Monday, October 31, 2011

The Chumphae Cineplex - Chumphae, Khon Kaen Province, Thailand

Now where was I? Burma, right? Somewhere in Bago Division, if I recall. That was way back in January. Resumption of the project begins again in Thailand's mostly-bucolic northeast: the vast Lao-speaking domains of Isan. Of the all the Thai regions I've covered, only Isan has a significant collection of operating stand-alones. It's been a goal to shoot them all while they're still around, before chain-store homogeneity overtakes and undermines them, sucking their clientele into a vortex of prefabricated chintz.

The journey begins in Chumphae, a westerly district of Khon Kaen Province and frontier for lowland wet-rice agriculture. Any further west and the mountains of Petchabun come into play. The approach to Chumphae along highway 12 - which runs the width of north-central Thailand from border to border - is marked by a drastic shift from rural to urban, rice paddy and cane field to concrete slab. From the road, it looks as if an entire Bangkok neighborhood has been broken off from the megalopolis and flung into the countryside, one enormous discarded piece of a jigsaw puzzle. I am reminded that in Thailand, concrete is not only the building material of choice, but it is the building material of empire.

To escape from this concrete monotony, which is wholly encompassing in Chumphae, a near monopoly, one must turn to the movie theater - which is also made of concrete. Reprieve can be found in the form of an enjoyable film, but more firmly in the notion that the Chumphae Cineplex, as it is named, serves a function not unlike a public square: a space for social interaction, or quiet relaxation. I found a bit of both in the spacious and airy lobby of the this late-addition stand-alone.

A hand-painted billboard advertises the latest Thai ghost-comedy, Ban Phee Pob. Behind it, the Chumphae Cineplex is aglow in morning light.

Just like the Chumphae Cineplex, a large portion of Thai stand-alone movie theaters are set back in courts, plazas, or otherwise removed from street-side adjacency. Although the space in front is often used by movie-goers to park their motorbikes, the distance between theater and thoroughfare serves as insulation against noise, pollution and noise pollution. As public space is painfully absent in most Thai urban areas, a downtown cinema, with an open-air lobby, is indeed, akin to a park.

Simply designed, with a true functionalist aesthetic, the Chumphae Cineplex .

The term "cineplex," when applied to a single-screen, stand-alone movie theater is a little misleading. Breaking the compounded word into two we are left with "cinema" and "complex," which implies a plurality of parts.
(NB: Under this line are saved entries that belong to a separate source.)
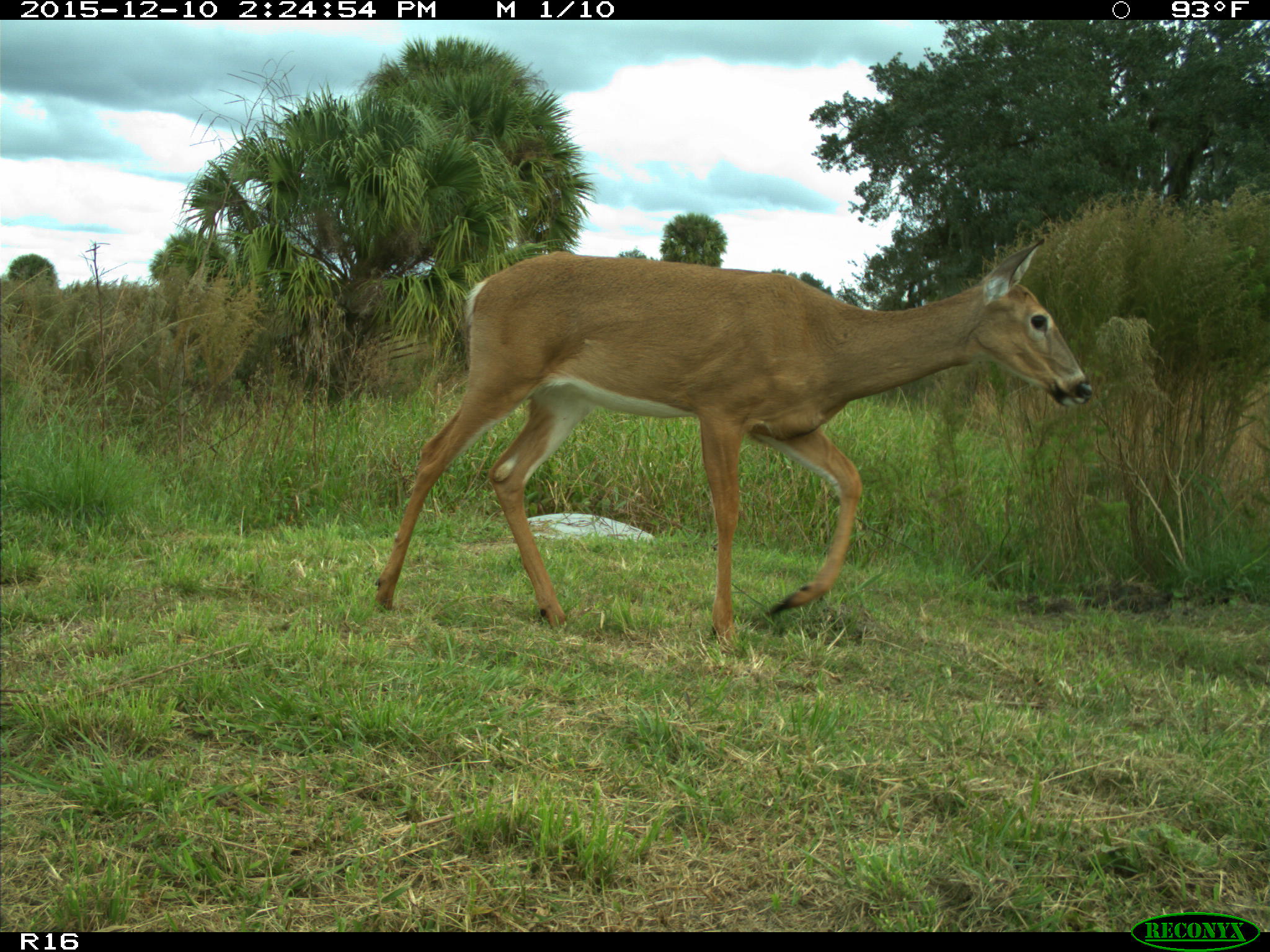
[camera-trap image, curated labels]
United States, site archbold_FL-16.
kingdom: Animalia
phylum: Chordata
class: Mammalia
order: Artiodactyla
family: Cervidae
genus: Odocoileus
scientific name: Odocoileus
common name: deer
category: unidentified deer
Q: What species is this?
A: Unidentified deer (deer) (Odocoileus).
Conventionally speaking, a cineplex will either have more than one screen, or more than one function. But in the case of many late-era Thai stand-alones, of which there are few, the term is applied for strictly semantic reasons. Cineplex sounds more up-to-date, more fashionably modern than the traditional terms of "cinema", "theater," or, in the Thai lexicon, "rama." So don't be fooled! The Chumphae Cineplex, along with a handful of theaters to come, are in actuality stand-alones.

Lower lobby view

In the shark's jaws and ticket vendor's hands

In a way, an art gallery.

A cinematic transaction.

Upper lobby.

Lobby lounging

The Chumphae Cineplex auditorium has just over 200 seats. Not a giant like those built during the height of Thailand's movie theater boom. But that, of course, was a different era.
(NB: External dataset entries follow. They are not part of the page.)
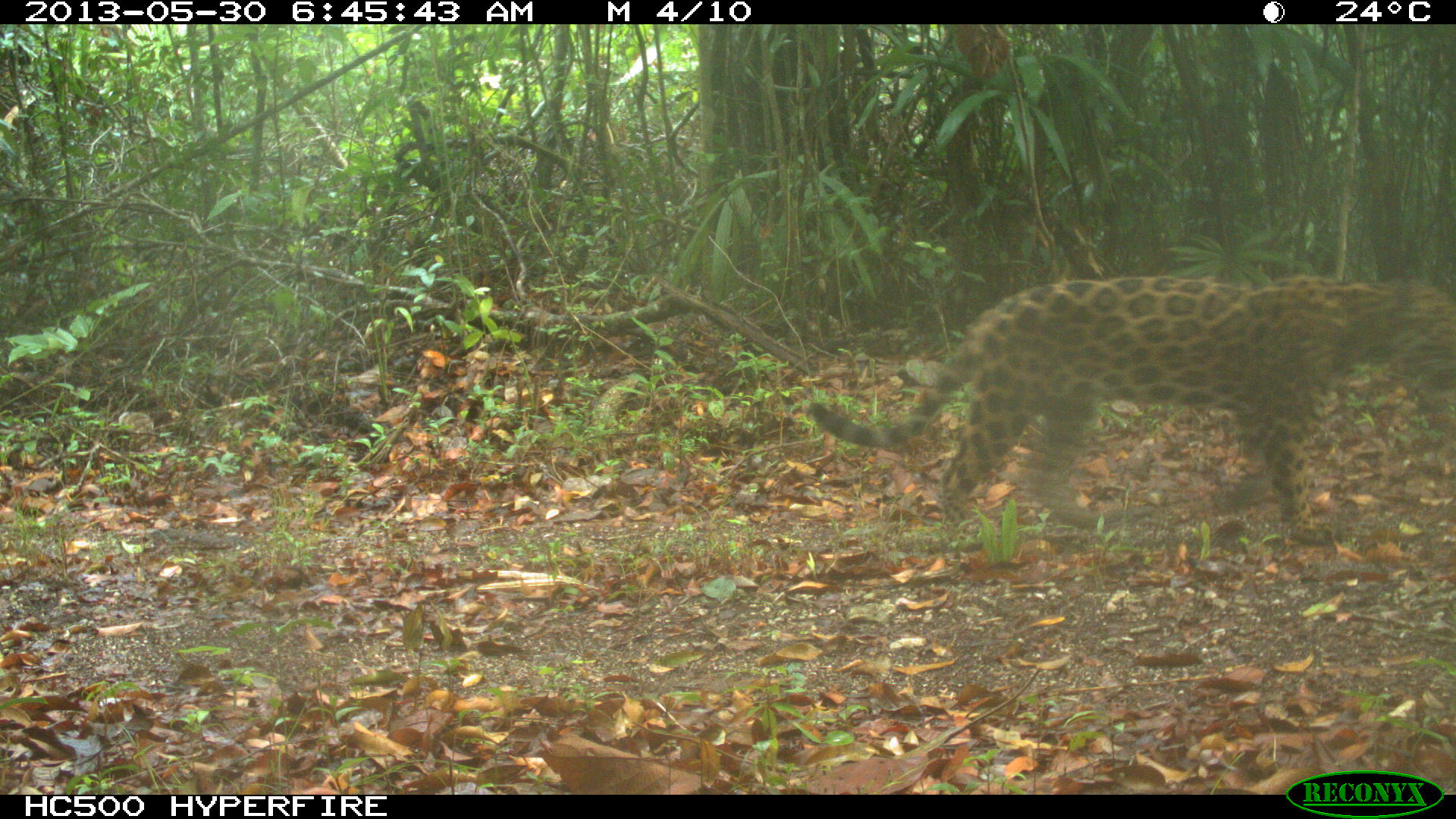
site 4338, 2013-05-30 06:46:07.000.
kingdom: Animalia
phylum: Chordata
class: Mammalia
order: Carnivora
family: Felidae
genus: Panthera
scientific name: Panthera onca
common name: jaguar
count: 1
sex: female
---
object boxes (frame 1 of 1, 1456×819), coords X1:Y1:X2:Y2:
panthera onca: 807:274:1456:546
Thailand's all-time highest grossing film, Suriyothai, did wonders for the domestic movie theater industry. In some cases, theaters which had gone out of business in recent years prior, reopened for exclusive screenings of this royally produced (and I mean that literally) historical epic. That was in 2001, the same year the Chumphae Cineplex came into existence. It might be a stretch to say that this late-era stand-alone was built to capitalize on the publicity of Suriyothai, but the timing didn't hurt. More generally, one can easily imagine desperate exhibitors, owners of theaters on the verge of shutting down, getting their hopes up as capacity crowds turned out on a nightly basis for the propaganda. A palliative event, however, in the long run. Demographic shifts, the spread of home entertainment, combined with the opportunism of multiplex chains have ensured a slow death for the independent theater operator.

The manager of the Chumphae Cineplex - a bizarrely attractive woman to be running a small town movie theater - casually mentioned that she would be closing it permanently in the near future if attendance didn't pick up.


  1. This comment has been removed by a blog administrator.

  2. I love you, Iris. You're one of my favorite commentators. Maybe you can reword your comment to be a little less explicit, just to be on the safe side. No what I mean?